Lower down are entries containing pictures. Copy exactly, without those pictures, the lines from the line with "Zilele oraşului Şimleu Silvaniei – 2017" through the line with "Cute mushroom house".

Source material >>

.....

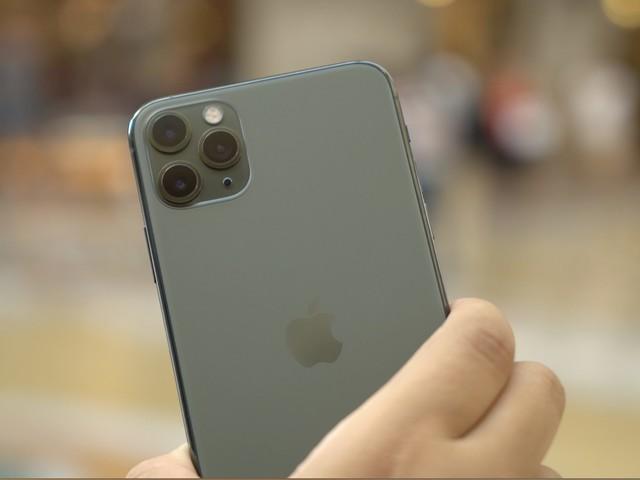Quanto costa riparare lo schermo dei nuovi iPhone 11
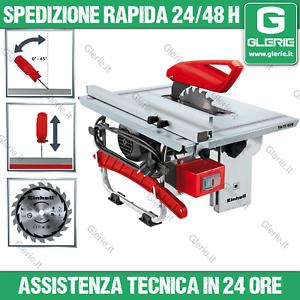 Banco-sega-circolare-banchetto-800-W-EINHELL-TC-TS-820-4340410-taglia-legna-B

.....

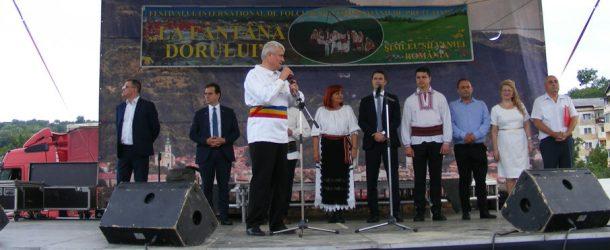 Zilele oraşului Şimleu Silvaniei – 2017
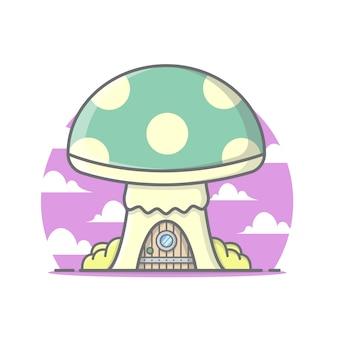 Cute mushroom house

.....

Output below >>
 Zilele oraşului Şimleu Silvaniei – 2017
 Cute mushroom house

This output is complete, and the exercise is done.